Once you’ve loaded your data, and inferred a network, you should see your network. If you’ve included a Traits block in your Nexus file, your network should be colour-coded according to these traits. Any sequences associated with multiple traits should appear as pie charts. You can click the “show barcharts” button on the toolbar to show trait frequencies as barcharts when you mouse over these nodes.

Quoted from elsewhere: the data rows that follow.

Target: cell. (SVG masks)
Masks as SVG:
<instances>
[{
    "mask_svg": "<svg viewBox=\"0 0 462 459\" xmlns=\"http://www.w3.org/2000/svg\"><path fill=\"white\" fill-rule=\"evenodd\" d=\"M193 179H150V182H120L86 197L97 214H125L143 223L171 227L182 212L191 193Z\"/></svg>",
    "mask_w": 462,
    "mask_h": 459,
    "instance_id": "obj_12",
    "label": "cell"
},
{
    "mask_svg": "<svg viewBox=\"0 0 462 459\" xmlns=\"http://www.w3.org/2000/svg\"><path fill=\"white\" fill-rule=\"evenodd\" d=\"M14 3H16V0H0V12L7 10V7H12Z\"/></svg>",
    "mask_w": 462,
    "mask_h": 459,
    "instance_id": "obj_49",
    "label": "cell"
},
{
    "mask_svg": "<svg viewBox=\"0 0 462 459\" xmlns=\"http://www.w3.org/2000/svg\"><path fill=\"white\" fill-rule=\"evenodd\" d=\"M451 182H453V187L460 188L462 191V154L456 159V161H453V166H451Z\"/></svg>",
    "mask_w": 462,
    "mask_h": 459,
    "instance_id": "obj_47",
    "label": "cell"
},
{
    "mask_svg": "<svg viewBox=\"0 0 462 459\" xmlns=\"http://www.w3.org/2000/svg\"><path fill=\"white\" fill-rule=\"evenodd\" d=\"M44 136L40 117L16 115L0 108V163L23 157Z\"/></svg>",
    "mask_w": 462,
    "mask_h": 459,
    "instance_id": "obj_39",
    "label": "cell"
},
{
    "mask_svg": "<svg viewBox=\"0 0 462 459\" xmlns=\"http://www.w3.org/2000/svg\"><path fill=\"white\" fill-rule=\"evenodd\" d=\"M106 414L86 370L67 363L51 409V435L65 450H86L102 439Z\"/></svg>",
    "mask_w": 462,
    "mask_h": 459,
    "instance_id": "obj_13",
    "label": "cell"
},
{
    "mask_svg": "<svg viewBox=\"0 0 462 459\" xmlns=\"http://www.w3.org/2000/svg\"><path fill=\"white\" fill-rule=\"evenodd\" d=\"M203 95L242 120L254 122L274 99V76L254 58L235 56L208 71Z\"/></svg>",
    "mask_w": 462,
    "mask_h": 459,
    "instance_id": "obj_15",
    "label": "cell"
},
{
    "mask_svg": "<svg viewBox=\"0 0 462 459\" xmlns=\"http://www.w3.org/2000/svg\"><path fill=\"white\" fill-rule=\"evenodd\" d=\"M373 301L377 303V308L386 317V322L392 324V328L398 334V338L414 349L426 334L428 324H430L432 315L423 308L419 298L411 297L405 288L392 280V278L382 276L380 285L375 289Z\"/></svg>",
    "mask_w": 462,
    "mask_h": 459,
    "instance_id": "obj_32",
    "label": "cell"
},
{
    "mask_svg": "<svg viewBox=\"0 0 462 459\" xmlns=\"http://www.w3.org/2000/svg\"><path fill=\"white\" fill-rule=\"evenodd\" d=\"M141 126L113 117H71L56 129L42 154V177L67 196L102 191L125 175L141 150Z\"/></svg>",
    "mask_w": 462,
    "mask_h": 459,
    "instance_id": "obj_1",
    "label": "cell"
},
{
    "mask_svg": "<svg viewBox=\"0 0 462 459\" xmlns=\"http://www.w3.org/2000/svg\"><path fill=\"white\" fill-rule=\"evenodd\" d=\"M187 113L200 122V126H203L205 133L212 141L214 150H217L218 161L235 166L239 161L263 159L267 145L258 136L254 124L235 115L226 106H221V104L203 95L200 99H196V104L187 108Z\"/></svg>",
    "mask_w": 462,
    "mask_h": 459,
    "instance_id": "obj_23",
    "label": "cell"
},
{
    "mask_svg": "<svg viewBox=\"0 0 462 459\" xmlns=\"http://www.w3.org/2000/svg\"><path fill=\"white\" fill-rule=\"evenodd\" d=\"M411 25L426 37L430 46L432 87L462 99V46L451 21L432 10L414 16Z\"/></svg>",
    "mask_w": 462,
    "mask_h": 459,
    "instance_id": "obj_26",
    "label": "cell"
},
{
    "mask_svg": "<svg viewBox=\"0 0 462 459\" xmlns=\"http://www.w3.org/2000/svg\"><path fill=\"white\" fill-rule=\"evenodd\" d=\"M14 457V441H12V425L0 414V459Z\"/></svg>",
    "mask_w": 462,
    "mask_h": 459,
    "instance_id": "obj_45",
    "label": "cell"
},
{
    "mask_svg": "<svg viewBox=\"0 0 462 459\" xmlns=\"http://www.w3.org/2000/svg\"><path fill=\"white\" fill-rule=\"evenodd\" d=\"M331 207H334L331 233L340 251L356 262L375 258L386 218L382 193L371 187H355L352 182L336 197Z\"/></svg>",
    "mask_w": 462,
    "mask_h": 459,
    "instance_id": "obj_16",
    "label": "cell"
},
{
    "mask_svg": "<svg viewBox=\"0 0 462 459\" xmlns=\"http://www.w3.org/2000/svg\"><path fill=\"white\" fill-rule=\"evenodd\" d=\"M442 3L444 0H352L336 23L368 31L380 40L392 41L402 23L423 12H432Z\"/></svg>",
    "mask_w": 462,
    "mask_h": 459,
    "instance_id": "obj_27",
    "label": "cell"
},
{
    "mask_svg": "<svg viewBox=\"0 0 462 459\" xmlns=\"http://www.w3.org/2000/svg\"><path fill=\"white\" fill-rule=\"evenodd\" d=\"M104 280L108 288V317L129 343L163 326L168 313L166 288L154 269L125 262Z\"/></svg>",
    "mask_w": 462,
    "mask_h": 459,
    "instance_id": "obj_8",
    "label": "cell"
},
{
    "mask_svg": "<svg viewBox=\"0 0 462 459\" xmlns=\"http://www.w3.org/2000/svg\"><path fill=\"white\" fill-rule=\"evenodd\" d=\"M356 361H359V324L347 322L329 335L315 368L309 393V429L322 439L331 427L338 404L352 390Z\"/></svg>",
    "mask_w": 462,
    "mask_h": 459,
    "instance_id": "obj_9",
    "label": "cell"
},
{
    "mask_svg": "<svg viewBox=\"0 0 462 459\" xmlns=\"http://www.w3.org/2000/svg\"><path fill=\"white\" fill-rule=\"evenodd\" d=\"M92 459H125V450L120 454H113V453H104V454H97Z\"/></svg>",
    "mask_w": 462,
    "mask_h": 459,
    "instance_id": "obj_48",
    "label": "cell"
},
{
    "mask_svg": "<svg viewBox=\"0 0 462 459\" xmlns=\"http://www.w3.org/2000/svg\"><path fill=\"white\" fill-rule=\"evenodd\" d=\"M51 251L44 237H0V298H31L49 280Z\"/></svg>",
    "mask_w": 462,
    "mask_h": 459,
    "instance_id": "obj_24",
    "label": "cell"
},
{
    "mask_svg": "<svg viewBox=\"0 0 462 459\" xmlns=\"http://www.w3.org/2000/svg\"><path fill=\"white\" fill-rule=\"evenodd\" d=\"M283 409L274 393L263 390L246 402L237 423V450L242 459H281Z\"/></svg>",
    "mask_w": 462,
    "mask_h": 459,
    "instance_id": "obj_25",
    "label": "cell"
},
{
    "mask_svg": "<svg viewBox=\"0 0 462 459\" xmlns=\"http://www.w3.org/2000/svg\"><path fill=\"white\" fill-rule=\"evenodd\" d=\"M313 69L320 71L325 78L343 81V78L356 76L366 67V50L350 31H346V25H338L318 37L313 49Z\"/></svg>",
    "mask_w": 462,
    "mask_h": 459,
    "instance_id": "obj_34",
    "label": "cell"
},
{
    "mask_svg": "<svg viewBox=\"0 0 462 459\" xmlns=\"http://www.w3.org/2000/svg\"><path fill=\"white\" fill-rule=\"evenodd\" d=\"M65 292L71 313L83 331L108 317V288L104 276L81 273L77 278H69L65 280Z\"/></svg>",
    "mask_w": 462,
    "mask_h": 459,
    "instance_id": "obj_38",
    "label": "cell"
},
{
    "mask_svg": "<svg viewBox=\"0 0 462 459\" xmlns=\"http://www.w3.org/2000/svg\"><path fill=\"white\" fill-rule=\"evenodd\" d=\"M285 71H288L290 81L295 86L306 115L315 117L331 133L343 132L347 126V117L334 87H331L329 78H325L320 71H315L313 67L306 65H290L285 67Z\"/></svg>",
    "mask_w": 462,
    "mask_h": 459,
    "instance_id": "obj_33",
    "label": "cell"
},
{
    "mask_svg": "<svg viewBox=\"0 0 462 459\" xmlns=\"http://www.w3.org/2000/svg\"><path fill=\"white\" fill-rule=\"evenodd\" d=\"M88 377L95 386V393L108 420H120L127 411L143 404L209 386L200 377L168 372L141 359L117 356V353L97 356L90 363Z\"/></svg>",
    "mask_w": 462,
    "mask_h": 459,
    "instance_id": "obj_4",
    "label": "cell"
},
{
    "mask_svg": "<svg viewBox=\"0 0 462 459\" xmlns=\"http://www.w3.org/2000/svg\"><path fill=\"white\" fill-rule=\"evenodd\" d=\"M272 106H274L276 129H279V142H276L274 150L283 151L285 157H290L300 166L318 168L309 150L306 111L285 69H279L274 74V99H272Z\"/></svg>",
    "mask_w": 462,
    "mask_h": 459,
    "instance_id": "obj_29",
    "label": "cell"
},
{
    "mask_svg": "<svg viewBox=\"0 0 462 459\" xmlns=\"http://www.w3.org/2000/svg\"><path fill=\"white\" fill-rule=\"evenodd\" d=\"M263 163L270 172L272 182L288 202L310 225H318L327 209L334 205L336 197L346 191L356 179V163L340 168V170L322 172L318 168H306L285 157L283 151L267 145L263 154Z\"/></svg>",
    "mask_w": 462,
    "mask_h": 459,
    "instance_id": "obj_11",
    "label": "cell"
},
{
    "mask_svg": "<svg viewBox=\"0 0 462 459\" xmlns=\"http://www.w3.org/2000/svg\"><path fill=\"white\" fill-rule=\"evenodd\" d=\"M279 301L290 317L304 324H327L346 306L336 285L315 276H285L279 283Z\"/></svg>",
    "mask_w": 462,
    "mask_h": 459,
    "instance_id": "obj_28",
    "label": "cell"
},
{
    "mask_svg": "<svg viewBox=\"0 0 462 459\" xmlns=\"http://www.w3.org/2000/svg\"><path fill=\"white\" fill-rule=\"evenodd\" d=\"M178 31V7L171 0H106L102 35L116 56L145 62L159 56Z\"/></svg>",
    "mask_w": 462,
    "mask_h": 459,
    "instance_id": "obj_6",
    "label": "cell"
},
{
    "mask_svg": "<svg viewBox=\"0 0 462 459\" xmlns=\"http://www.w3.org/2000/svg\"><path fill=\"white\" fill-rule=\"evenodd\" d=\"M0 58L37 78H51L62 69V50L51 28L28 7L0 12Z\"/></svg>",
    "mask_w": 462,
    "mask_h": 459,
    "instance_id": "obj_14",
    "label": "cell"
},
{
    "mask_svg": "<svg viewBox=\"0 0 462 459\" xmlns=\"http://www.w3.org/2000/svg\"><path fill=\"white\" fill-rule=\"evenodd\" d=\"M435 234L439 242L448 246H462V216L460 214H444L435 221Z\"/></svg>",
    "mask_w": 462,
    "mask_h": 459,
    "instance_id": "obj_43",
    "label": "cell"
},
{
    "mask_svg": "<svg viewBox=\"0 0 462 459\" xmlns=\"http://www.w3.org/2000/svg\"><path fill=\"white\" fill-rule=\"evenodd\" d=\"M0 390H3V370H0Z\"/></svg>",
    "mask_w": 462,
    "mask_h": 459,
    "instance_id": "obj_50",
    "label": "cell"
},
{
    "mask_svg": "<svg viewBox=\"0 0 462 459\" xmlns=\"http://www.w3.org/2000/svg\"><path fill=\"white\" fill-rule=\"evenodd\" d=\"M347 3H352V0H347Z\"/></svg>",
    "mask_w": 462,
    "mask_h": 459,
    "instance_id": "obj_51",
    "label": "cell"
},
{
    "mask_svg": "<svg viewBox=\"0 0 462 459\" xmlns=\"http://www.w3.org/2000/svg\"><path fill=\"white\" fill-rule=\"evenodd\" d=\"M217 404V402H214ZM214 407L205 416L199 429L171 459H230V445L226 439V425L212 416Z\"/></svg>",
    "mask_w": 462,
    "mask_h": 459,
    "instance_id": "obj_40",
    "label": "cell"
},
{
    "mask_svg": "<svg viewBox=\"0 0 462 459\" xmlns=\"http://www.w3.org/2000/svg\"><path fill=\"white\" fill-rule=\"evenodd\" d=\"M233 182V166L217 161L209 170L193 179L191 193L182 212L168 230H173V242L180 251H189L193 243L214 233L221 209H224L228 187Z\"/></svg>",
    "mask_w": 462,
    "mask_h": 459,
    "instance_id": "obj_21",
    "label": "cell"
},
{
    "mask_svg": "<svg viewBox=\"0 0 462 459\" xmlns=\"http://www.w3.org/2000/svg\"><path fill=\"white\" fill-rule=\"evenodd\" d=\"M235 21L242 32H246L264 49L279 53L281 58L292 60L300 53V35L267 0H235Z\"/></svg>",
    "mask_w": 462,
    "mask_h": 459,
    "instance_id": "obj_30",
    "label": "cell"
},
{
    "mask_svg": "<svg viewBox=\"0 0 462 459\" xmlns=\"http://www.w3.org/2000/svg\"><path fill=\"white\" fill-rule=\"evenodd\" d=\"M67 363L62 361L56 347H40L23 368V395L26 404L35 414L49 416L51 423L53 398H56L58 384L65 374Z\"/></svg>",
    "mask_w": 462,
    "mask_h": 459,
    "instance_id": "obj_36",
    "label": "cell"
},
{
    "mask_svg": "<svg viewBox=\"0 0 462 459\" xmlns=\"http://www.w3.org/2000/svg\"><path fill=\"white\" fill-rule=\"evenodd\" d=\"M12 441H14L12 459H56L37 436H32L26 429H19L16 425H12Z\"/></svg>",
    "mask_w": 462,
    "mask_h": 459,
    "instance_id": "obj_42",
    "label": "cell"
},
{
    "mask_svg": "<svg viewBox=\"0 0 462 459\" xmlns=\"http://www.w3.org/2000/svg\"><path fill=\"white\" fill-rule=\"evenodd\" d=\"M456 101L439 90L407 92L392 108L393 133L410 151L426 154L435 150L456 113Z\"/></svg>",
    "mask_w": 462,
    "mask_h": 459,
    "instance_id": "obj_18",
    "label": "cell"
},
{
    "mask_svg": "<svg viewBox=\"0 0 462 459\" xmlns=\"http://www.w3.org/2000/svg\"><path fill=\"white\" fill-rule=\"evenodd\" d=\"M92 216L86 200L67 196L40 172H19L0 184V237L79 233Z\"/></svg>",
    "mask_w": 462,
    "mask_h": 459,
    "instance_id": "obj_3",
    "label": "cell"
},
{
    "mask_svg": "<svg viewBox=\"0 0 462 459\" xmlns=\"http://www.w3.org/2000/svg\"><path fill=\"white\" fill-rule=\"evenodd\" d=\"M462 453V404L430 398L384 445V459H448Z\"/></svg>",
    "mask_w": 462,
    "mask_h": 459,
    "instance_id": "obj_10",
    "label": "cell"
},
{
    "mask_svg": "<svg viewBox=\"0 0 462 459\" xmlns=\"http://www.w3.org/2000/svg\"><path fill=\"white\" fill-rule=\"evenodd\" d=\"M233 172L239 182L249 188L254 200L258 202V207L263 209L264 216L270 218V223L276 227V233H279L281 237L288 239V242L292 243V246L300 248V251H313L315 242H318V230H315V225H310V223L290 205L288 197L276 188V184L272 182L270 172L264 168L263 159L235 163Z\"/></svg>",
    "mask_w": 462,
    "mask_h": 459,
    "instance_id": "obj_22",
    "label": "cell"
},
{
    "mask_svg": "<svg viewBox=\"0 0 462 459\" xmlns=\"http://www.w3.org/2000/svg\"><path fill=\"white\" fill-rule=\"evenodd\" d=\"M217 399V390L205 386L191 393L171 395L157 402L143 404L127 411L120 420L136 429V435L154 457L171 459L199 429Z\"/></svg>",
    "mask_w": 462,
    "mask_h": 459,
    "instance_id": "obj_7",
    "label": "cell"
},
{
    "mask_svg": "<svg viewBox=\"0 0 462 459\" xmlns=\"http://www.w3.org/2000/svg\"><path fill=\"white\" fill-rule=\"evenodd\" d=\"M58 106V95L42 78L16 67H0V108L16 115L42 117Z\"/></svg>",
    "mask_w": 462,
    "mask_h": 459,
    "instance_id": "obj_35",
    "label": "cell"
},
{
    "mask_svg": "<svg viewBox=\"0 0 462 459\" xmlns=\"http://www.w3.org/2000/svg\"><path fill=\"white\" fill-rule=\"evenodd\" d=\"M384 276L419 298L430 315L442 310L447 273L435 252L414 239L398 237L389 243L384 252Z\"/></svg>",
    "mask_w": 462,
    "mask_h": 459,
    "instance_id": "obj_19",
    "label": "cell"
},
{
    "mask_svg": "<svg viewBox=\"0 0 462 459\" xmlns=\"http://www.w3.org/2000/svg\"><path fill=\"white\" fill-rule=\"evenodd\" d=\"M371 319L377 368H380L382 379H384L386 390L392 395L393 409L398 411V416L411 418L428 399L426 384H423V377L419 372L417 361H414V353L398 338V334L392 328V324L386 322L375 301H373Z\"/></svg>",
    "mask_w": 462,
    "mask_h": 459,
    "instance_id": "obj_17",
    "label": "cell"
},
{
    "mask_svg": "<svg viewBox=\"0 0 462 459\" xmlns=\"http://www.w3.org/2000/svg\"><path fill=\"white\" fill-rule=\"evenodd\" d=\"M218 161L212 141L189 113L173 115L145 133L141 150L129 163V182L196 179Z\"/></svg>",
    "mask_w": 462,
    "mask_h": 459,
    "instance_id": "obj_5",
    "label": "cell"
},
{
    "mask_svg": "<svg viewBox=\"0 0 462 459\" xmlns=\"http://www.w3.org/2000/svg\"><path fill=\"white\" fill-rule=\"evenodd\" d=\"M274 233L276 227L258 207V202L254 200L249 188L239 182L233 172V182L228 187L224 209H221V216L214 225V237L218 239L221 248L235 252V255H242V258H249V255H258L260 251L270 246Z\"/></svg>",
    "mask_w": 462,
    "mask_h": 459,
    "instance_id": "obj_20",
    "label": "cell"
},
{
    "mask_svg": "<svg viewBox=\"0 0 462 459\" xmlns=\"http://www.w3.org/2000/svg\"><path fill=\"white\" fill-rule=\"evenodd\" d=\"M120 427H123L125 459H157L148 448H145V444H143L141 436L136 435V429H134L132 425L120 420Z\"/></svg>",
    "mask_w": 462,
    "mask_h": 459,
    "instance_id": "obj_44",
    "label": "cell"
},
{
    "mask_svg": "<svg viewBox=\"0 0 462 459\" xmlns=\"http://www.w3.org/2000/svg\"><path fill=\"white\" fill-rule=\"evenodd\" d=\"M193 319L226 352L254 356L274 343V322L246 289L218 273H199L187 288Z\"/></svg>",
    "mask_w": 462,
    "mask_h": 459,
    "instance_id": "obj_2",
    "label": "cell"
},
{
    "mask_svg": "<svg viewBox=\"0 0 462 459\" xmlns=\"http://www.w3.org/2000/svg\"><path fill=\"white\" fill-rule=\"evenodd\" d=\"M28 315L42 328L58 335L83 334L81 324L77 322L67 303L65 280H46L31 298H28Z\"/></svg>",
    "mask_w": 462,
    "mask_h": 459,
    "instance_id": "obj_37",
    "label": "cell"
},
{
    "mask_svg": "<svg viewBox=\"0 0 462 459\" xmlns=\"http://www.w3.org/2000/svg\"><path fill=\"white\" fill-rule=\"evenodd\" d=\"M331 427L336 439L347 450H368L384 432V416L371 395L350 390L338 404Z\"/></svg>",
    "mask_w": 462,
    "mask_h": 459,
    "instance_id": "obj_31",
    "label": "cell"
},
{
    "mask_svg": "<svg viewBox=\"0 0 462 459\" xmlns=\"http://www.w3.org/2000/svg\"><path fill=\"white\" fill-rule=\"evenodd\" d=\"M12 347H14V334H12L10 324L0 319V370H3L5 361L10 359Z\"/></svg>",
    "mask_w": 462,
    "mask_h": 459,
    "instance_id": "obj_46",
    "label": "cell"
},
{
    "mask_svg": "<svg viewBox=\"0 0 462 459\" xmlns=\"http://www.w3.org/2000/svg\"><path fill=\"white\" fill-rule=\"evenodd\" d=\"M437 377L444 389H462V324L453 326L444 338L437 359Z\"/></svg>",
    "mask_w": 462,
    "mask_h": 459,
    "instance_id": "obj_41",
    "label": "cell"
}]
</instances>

If you’ve got multiple sequence labels with the same sequence, you can see what all these sequences are by clicking the “show identical taxa” button on the toolbar. You can also go to Statistics > Identical sequences to produce a list of all sequences that were found to be identical, and you can optionally log this information to a file. Note that PopART masks any columns in your alignment with gaps or ambiguous characters (?, N, Y, or R), so you may have sequences that aren’t truly identical that become identical after these columns are removed. We’re working on an intelligent way to deal with ambiguous/gap data that will hopefully allow us to use your missing data rather than masking it.
You can change the colour theme using the “change colour theme” tool on the toolbar. The built-in themes only include 10 colours, so if you have more than 10 traits you’ll see some repeated colours. You can change individual colours by going to Edit > Set trait colour. You can also do this by clicking on the coloured circles in the legend. Various other colours and fonts can be changed via the Edit menu as well.
Nodes and the legend can be moved around the network area. You can also rotate and zoom in and out of the network. If you want to make the network area bigger or smaller, you can zoom out and then move the grips on the dotted line indicating the edge of the network area.
You can export your network as a graphic (.png, .svg, or .pdf). You can also export your network as a table so that you can import it in other programs that can read text files. This is useful if you’d like to use Cytoscape to open your network, or R, or potentially other programs as well.